I also suggest that you control your work environment. This might mean working from a home office that you have already set up or selecting a specific area of your home that will serve as your workspace. I have a home office already, but that’s where I do most of my personal computer work, like checking e-mail, preparing for the class I teach, and working with non-profits. It tends to be a mess, so I’d rather not have a video call with piles of books in the background! My choice is a small kitchen high top that I have set up, so it mimics a standing desk since it sits a little higher, and the background is more subdued for video meetings. This also allows me a somewhat clear delineation of my work and personal spaces. Given you will now be working from where you live, be mindful of the potential distractions that a spouse, kids or pets can have on your work. This may mean setting up in a room with a door that can be closed when you don’t want to be disturbed; however, it is important to remember also to enjoy having your family around you while you work too. A final note on your environment – leave it occasionally! Even in quarantine times, I’ve found that taking a 20-30 minute walk at lunch really helps to clear my head and provides at least some activity and fresh air while maintaining my six-foot social distance perimeter. If you live in a city where you can’t go outside, consider an indoor walk on the treadmill or ride on the stationary bike. This serves as a clear break like you’d normally get at lunch.

Finally, you will leverage the best of technology to be effective in your new remote workspace. The new technology has made a huge difference in my remote work habits over just the past two months. Microsoft Teams and Zoom have been real game changers when it comes to remote work. Lambert recently implemented Teams to connect remotely, and we now use the chat feature to completely replace Slack in our office. But Teams offers a lot more, as we can now start a video call just like we would walk down the hall to someone’s office. Having the ability to see the person you are talking to has great impact on your connectedness to your colleagues. Teams offers the ability to connect hundreds or thousands of people through remote meetings (we held our staff meeting via Teams and engaged offices in Grand Rapids, Detroit, New York, Phoenix and Buffalo, in addition to the few of us that regularly work remotely. Teams is also fully integrated into Outlook, so you can more easily schedule a Teams meeting right from your Outlook calendar. Finally, Teams makes is easy to remain social with your colleagues as well – I just scheduled a virtual happy hour where we can all share a snack and favorite beverage from each of our remote spaces.

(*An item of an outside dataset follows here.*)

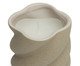 Vela Com Suporte em Cerâmica, beige | WestwingNow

Zoom is another great tool that I’ve used for teaching a class at IU South Bend. For teaching, Zoom offers a lot of additional tools, like a virtual whiteboard, waiting rooms for my virtual office hours, and easy integration within the IU academic systems. Both Teams and Zoom allow you to share your screens, which is helpful in collaborative projects. Ultimately, the greater collaboration, combined with being able to see your colleagues when you work together, has made my remote work experience much better and my working relationship with my professional team much closer.

We are in a very interesting time, and it’s up to each of us to make the most of it with the tools we have. So far, it seems many companies have been pleasantly surprised at the continued high levels of productivity of their people working remotely. Who knows, this may have permanent impacts on how we all work in the future.